Pour inciter les propriétaires privés à loger des personnes à bas revenu, il faut que les aides personnelles au logement retrouvent leur pouvoir solvabilisateur. Je me permets de vous rappeler que le Conseil national de l'habitat n'a pas dit autre chose dans son rapport de novembre dernier sur les risques locatifs : il rappelait que « les aides personnelles au logement constituent la colonne vertébrale d'un système de solvabilisation et de prévention des risques locatifs ».

Il faut donc rendre le fonctionnement des FSL plus performant et revenir sur le désengagement de l'Etat tel qu'il a été décidé dans la loi relative aux libertés et aux responsabilités locales.

S'il s'agit de faire jouer au l % le rôle de réassureur pour développer le marché locatif de logements à loyer intermédiaire, comme l'indique le Gouvernement, le système peut mieux fonctionner auprès des assureurs, car les risques assurantiels sont moindres. Mais, là encore, quelle est l'efficacité sociale du dispositif ? Qu'entendez-vous par loyer intermédiaire ? S'agit-il des nouveaux loyers conventionnés de l'Agence nationale pour l'amélioration de l'habitat, l'ANAH, qui peuvent atteindre 15 euros par mètre carré de surface utile, soit le double des loyers intermédiaires, notamment des loyers PLS du parc social ?

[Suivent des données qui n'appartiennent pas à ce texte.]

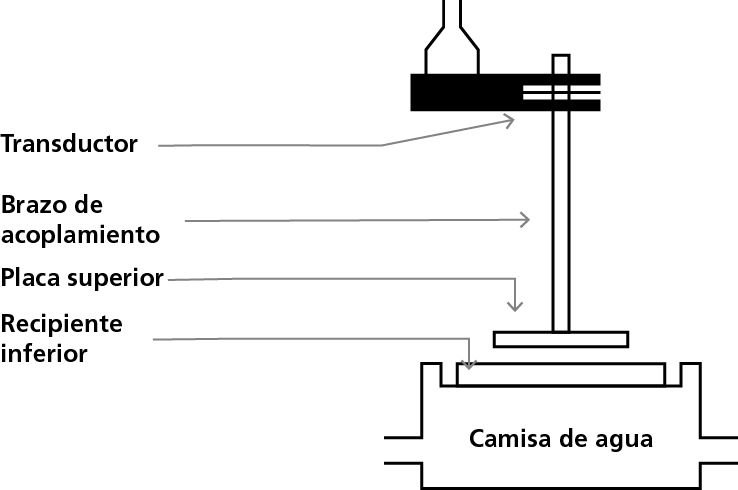 Transductor

Brazo de acoplamiento

Placa superior

Recipiente inferior

Camisa de agua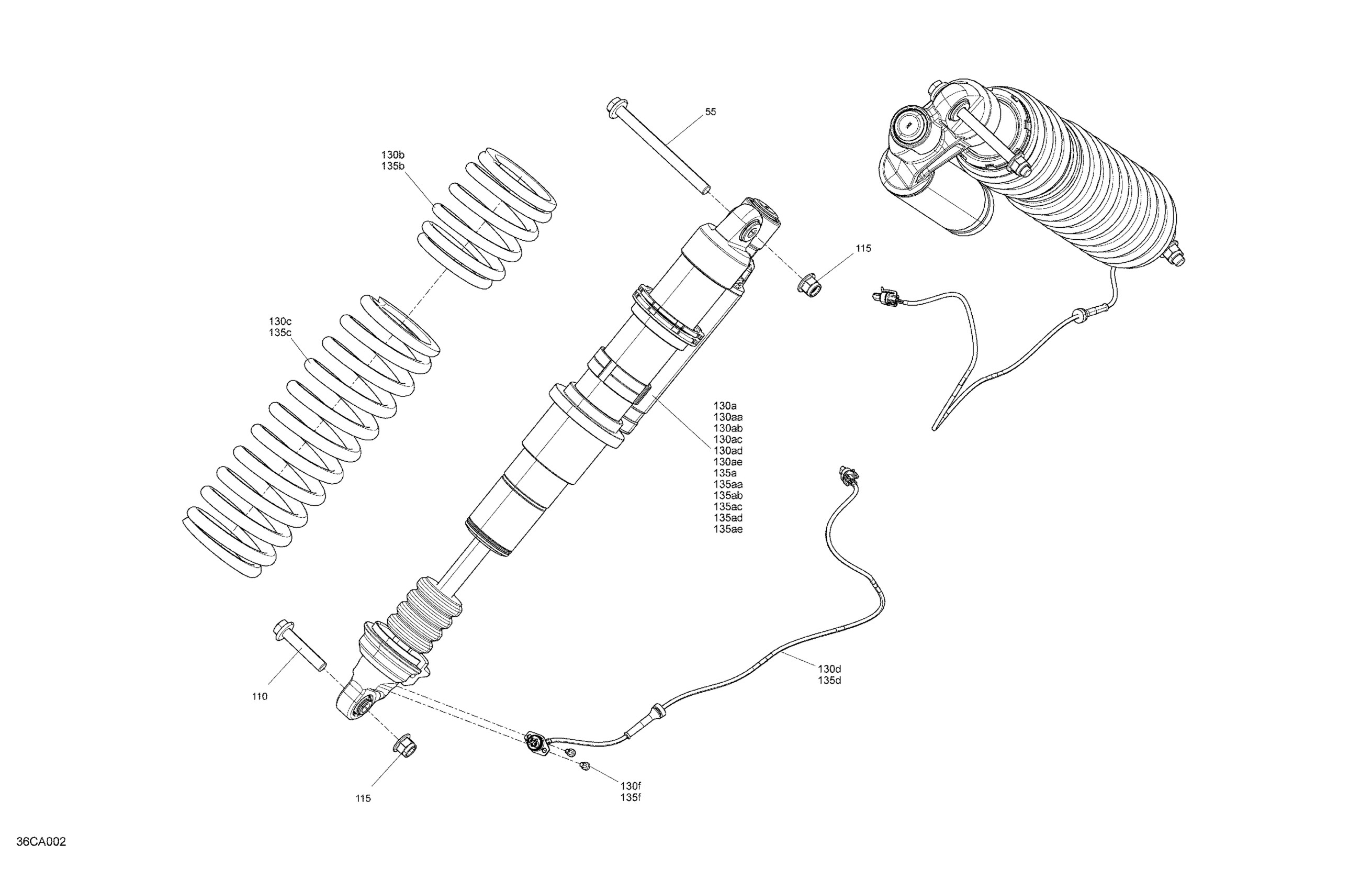 55

130b
135b

115

130c
135c

130a
130aa
130ab
130ac
130ad
130ae
135a
135aa
135ab
135ac
135ad
135ae

130d
135d

110

115

130f
135f

36CA002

Nous souhaiterions avoir des éléments précis sur le contenu du cahier des charges et notamment sur les obligations sociales.

Pourquoi ne pas avoir tout simplement étendu le système du Locapass, qui fonctionne très bien, au lieu de faire un tel cadeau aux assureurs ?

Enfin, nous craignons qu'une telle extension du champ d'intervention du 1 % logement ne remette en cause son action auprès des locataires du parc social public qui, à travers le Locapass, bénéficient d'une aide non négligeable, tant sous la forme d'une avance gratuite pour le dépôt de garantie que pour les risques d'impayés de loyer.

Sur ce point, monsieur le ministre, nous vous demandons de nous confirmer que le Locapass sera bien maintenu pour les locataires du parc public.

Nous ne pensons pas qu'une logique assurantielle puisse constituer une réponse adaptée à la question du risque locatif.

Par ailleurs, nous ne pouvons pas accepter que toutes les règles du jeu soient renvoyées à un cahier des charges, lui aussi approuvé par décret, dont nous ne connaissons ni le contenu ni l'esprit.

Nous proposons donc de supprimer cet article, ainsi que deux autres relatifs au logement, en vous demandant trois mois de travail en commun avec les parlementaires qui se sont attelés à cette tâche afin de faire en sorte que le projet de loi « Habitat pour tous » ne soit pas dépouillé de trois des dispositifs susceptibles de lui conférer de l'envergure.